Recruiters ask the failure question for the same reasons I outlined in my previous blog post about the importance of failure. Recruiters want to know that you set tough challenging goals for yourself, and most importantly they want to see you have the confidence to admit failure, learn the lesson, and apply it. Understanding the recruiter’s view point will help you effectively answer the question.
Here are the steps I recommend:
1. State the failure bottom line up front (BLUF). State in one or two sentences what you did, and why it was considered a failure. This will answer the recruiter’s question immediately and make it easy for him/her to follow your explanation, which is step 2.
2. Explain the failure – what you did, what mistakes you made, and how it ended in failure. This step should be a few sentences, painting a brief picture of your failure for the recruiter. Be careful not to give too much information. This is not the most important part of your answer, but rather just the set up for the lesson you learned.
3. Describe the lesson you learned. This is the most important part of your answer where you explain what you learned. Be specific with your lesson.
4. Apply the lesson. Describe how you applied the lesson throughout the remainder of your time in the military so that the failure was never repeated. This is the second most important part of your answer, the application of the lesson. It doesn’t need to be long, the recruiter just wants to know that you recognized the lesson and applied it.

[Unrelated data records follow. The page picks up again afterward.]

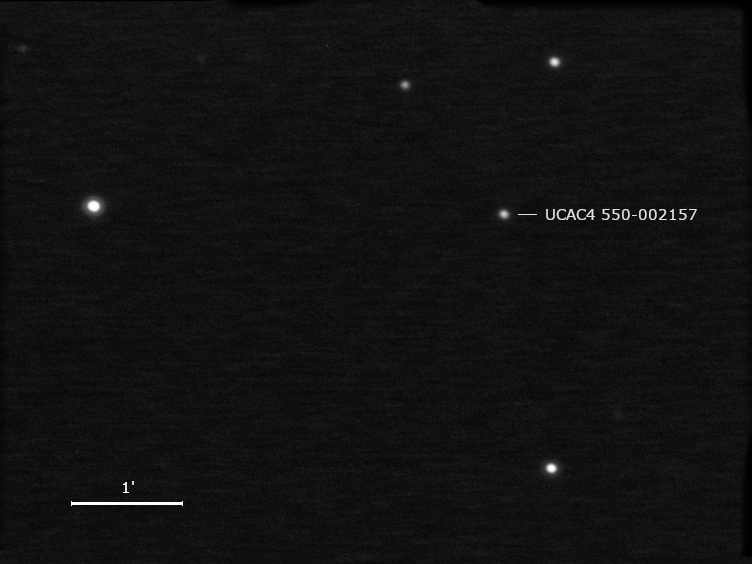 Aufnahme ca. 20 min vor der Sternbedeckung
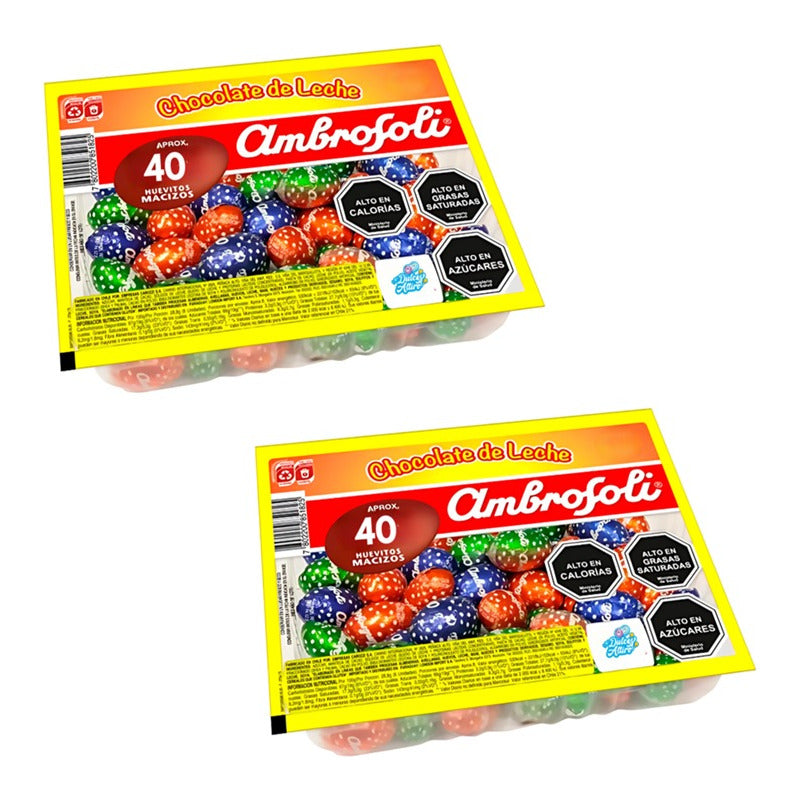 Huevitos De Pascua Bandeja Ambrosoli 40 U Por Mayor(pack 2u)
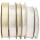 Hochzeitsbänder Set Satin & Chiffon 6 Bänder Set Satinband Chiffonband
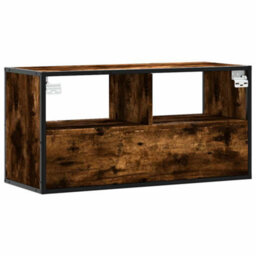 Walplus Tv Cabinet Smoked Oak 80X31X39.5 Cm Engineered Wood And Metal - thumbnail 6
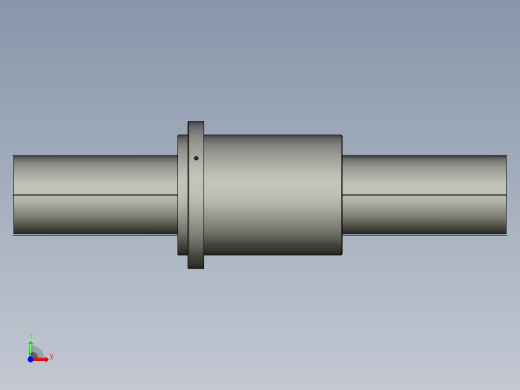 JF20040-8滚珠丝杆3D模型.igs前视缩略图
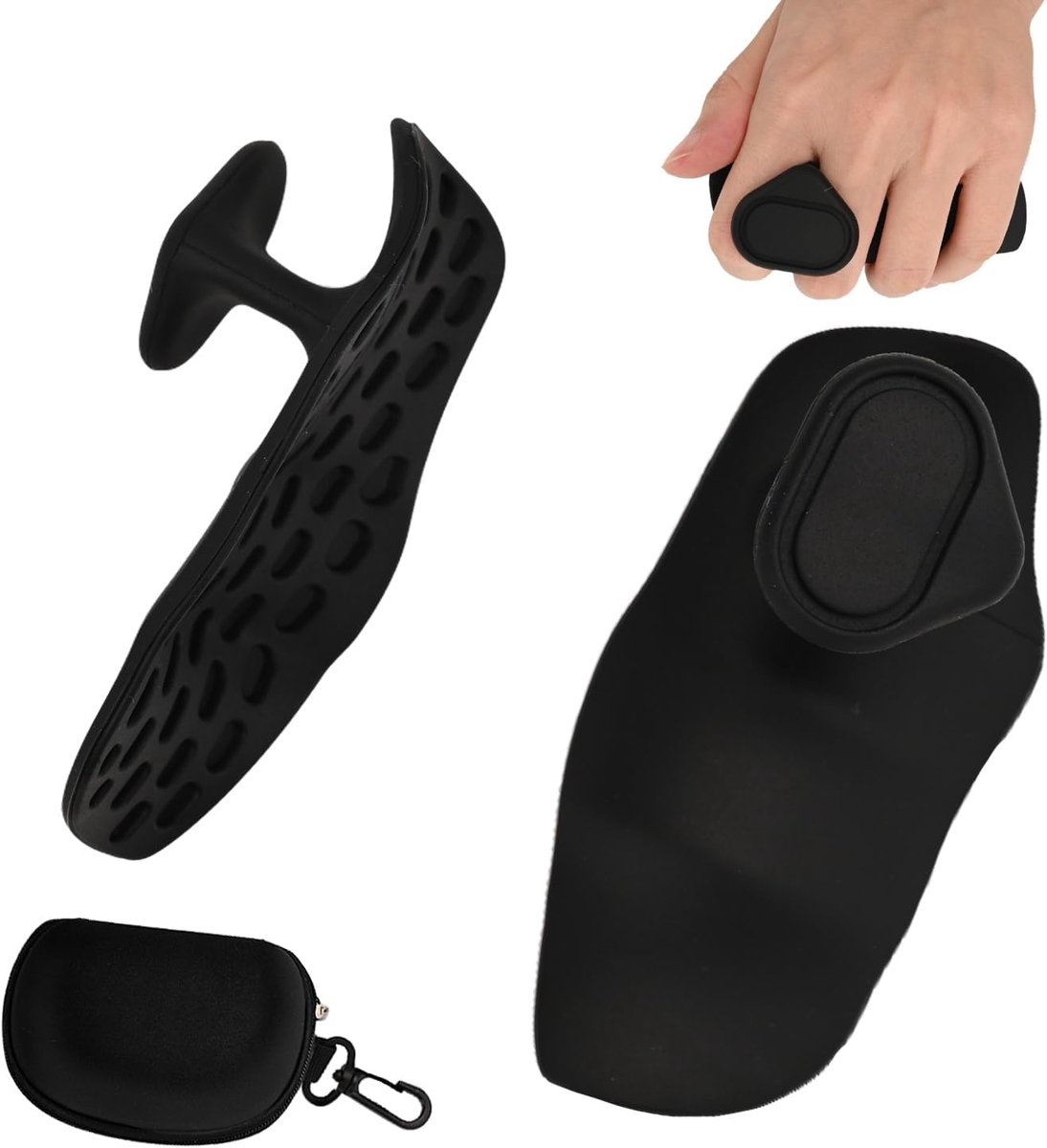 SnelShoppen - Professionele Gewichtheffen Handgrepen - Antislip Siliconen Handvatten met Opbergdoos, 1 Paar Sport Handvatten voor Deadlift, Dumbbell,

When selecting a failure, the recruiter wants an operational failure rather than a personal failure. In other words, they want to hear about a time you went over budget on a project, a project did not meet results, your team did not reach its goal, deployment timelines were missed, your team failed an inspection etc.
When you deliver the failure, be genuine, honest and confident. I find when candidates deliver an answer they feel the recruiter wants to hear, or give an answer that merely answers the question without truly helping the recruiter understand who they are, it is obvious that the candidate is just trying to “get by” the question, and this could end up in the recruiter ruling the candidate out.
Like all interview answers, developing a quality answer to this question requires self-insight, reflection, writing out the answer and practicing the delivery.